Peter J. Dougherty received his initial experience as an economics editor at McGraw Hill, and in 1985 became Basil Blackwell’s first American editorial director. He went on to do trade publishing at The Free Press until 1992, when he joined Princeton University Press, where he is now Publisher and Senior Economics Editor. Dougherty’s list of published authors includes some of the world’s most distinguished social scientists, among them over a half dozen Nobel prize-winners. He writes and lectures about social science publishing and about economic culture. His articles have appeared in the Financial Times, The Los Angeles Times, The Chronicle of Higher Education, The American Economic Review, The Journal of Scholarly Publishing, The American Sociologist, and elsewhere.

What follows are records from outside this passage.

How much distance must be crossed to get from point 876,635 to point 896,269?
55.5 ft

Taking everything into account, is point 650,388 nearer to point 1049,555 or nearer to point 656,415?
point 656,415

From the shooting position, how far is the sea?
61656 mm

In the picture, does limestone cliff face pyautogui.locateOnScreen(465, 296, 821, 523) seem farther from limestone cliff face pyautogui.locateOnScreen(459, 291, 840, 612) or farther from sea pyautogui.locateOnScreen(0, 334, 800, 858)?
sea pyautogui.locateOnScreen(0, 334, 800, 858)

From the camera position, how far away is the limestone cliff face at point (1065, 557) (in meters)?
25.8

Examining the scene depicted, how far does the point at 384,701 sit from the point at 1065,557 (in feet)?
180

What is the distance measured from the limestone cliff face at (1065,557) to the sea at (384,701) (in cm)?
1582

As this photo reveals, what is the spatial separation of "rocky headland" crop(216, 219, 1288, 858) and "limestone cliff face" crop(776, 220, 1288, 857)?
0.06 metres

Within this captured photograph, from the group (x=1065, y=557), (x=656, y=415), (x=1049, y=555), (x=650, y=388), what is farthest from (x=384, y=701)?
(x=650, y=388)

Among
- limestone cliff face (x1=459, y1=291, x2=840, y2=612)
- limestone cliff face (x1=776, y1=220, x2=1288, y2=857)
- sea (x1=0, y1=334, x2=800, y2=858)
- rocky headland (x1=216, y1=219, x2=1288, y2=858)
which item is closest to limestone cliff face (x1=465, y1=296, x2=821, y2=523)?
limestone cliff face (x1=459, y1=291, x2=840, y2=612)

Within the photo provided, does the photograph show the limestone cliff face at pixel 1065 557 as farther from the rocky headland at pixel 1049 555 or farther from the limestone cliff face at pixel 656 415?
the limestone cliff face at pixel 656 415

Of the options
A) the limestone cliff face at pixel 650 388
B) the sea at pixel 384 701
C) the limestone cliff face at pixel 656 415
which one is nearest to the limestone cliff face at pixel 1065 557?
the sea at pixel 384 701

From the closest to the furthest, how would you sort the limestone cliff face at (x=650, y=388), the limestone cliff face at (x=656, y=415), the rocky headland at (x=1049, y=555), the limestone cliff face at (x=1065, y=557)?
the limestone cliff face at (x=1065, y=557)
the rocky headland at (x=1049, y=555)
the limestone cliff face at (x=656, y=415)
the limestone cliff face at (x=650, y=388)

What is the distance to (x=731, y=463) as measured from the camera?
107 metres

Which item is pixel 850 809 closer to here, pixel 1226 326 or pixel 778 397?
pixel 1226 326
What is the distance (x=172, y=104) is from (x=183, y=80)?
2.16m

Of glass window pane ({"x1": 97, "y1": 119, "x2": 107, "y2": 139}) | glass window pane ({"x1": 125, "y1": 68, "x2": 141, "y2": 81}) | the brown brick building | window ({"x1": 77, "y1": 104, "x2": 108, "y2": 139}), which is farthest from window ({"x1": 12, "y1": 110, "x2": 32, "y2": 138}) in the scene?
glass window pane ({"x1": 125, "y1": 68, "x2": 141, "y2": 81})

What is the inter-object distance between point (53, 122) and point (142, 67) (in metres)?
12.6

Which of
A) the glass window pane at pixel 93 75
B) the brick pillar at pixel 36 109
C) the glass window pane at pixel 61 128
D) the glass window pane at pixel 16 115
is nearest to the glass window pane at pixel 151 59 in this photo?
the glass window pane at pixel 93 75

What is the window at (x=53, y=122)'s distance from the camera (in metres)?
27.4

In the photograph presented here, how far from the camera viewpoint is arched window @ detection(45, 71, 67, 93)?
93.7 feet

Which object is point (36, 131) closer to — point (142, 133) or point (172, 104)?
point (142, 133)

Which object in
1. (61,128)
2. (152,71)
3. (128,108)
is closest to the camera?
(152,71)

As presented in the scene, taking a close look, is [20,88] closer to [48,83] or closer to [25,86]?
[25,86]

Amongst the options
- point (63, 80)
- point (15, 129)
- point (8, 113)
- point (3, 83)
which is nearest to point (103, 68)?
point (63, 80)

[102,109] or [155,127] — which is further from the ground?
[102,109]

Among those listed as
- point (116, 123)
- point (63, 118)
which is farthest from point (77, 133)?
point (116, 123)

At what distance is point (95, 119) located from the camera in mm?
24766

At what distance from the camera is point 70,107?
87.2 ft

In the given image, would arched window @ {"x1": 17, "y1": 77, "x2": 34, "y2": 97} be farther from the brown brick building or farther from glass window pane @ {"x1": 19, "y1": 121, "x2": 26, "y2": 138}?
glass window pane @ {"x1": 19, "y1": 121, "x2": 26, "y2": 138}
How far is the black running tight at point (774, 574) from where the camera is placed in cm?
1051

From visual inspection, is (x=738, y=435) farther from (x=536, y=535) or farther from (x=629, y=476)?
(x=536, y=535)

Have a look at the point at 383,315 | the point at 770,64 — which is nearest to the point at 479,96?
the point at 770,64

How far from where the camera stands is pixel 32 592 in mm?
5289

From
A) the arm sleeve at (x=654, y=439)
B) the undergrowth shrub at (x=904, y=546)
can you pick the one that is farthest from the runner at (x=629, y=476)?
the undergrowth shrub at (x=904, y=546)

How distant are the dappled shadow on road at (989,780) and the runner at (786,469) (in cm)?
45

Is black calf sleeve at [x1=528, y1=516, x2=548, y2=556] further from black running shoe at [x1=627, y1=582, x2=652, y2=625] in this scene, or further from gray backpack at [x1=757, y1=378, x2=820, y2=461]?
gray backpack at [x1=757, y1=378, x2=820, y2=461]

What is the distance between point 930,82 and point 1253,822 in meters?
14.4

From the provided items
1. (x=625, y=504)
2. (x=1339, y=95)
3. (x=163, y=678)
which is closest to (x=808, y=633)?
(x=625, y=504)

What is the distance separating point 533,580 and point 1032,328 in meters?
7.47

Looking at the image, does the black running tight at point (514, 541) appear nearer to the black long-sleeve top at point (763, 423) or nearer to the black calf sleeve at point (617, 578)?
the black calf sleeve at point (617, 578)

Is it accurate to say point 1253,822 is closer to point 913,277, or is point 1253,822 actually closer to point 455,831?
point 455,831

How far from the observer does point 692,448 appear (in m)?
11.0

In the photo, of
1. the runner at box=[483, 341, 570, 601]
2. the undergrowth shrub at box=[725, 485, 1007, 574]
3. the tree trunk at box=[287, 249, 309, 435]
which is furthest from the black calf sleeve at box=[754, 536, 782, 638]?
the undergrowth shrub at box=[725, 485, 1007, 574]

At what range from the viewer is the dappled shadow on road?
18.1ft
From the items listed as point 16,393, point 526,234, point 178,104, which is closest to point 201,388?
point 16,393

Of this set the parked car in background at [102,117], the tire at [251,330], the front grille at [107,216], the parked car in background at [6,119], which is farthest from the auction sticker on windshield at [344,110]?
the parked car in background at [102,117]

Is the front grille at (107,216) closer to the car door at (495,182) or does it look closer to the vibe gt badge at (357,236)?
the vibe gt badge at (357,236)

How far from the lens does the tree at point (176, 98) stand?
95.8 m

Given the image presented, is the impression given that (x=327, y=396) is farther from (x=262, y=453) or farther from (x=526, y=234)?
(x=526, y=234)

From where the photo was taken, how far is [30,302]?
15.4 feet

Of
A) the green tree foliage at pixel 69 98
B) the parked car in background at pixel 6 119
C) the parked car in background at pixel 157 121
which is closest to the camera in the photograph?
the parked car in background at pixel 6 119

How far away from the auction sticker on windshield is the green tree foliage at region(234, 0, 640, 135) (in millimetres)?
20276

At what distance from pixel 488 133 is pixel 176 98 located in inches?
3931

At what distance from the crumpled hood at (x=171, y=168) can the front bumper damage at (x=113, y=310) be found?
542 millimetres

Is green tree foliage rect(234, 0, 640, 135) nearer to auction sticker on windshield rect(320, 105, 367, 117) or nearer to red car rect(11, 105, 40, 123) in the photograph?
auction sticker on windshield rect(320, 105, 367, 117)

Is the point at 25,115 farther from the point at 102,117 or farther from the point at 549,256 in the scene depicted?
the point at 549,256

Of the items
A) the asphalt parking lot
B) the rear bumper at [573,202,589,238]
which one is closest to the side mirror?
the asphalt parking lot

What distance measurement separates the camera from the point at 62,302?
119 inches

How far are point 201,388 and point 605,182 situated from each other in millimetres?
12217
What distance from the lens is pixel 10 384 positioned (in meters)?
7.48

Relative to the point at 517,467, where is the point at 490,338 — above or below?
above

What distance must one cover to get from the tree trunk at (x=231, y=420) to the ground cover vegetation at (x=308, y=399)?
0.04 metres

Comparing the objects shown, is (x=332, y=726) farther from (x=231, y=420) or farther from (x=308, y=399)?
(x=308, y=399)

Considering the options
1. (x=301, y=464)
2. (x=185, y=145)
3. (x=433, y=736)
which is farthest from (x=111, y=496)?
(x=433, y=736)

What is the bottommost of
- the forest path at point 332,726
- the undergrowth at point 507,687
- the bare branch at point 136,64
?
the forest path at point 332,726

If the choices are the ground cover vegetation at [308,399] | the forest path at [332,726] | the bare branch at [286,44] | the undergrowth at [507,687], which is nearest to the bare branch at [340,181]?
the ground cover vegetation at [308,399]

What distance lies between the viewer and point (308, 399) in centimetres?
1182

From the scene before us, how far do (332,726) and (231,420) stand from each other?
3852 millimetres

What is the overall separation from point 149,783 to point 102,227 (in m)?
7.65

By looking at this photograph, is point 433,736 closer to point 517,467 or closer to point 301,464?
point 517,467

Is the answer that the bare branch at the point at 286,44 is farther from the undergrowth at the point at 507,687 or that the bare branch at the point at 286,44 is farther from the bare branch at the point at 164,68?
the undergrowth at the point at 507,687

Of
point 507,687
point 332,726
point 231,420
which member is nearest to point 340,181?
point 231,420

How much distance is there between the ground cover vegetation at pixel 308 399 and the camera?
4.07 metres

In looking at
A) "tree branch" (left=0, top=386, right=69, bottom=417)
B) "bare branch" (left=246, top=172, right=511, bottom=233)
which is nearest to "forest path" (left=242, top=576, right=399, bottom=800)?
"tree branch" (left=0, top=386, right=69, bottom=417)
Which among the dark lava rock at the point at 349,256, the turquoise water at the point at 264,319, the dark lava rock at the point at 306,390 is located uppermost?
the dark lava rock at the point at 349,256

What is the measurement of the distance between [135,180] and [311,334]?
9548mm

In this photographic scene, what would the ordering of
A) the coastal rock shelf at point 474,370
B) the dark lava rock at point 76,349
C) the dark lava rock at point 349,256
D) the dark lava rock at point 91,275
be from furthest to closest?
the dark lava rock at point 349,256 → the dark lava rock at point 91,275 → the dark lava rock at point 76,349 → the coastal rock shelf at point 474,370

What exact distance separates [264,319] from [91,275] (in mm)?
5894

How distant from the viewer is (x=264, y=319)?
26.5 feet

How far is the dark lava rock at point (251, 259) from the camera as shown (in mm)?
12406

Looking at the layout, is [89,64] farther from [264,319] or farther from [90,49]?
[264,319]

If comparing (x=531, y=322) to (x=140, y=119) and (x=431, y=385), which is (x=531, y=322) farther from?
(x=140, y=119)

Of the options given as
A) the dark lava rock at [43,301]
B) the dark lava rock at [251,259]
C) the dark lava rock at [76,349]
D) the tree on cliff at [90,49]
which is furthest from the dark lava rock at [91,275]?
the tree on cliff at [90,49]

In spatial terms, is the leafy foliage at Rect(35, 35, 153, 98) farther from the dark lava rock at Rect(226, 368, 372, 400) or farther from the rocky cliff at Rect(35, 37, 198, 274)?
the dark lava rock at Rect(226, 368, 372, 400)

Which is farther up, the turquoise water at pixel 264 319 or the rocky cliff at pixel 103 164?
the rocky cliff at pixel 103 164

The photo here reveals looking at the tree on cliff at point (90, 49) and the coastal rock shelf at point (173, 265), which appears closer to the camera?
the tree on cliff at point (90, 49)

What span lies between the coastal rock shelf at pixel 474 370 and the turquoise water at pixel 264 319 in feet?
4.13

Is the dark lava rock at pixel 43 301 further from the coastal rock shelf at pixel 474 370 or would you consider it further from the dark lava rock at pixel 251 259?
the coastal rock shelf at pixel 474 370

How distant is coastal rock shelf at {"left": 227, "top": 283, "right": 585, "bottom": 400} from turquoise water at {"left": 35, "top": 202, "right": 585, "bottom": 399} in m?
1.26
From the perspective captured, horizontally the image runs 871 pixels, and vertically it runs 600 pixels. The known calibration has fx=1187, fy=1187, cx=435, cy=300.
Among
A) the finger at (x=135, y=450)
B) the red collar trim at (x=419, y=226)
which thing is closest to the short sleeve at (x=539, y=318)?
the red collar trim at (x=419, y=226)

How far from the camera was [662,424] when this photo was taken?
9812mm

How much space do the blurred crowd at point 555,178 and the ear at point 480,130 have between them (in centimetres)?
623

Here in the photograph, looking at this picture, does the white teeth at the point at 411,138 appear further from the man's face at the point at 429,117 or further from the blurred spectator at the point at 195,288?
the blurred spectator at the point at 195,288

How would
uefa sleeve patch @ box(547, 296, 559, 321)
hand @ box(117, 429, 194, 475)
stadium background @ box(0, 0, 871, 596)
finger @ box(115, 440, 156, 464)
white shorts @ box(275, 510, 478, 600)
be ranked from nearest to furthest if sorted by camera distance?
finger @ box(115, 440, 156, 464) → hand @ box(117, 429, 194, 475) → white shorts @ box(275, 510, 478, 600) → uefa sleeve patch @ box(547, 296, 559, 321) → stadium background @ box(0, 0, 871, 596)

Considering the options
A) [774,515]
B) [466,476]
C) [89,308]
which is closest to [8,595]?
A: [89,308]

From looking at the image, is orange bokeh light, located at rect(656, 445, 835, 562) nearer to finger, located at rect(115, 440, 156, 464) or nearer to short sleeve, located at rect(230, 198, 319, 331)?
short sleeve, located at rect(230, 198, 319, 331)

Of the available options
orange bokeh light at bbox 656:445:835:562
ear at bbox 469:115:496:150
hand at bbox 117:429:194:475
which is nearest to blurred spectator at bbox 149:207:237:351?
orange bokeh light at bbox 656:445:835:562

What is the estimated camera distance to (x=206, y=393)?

Papers Published in World Economics:


Speaking in Tongues

Over the past half century, a global economic language—a vernacular—has emerged. This vernacular, like any such language, has formed the foundation of much of contemporary economic culture across nations, and has facilitated communication on economics around the world. Two books have served as particularly rich sources of this economic vernacular, Paul Samuelson’s Economics (now with William Nordhaus), originally published in 1948, and Robert Heilbroner’s The Worldly Philosophers, first appearing in 1953. Peter J. Dougherty traces the history of these two modern classics and their influence—the former on scientific understanding, the latter on critical perspective—on the millions of students who passed through economic principles courses in the generations since the post-war publication of these books.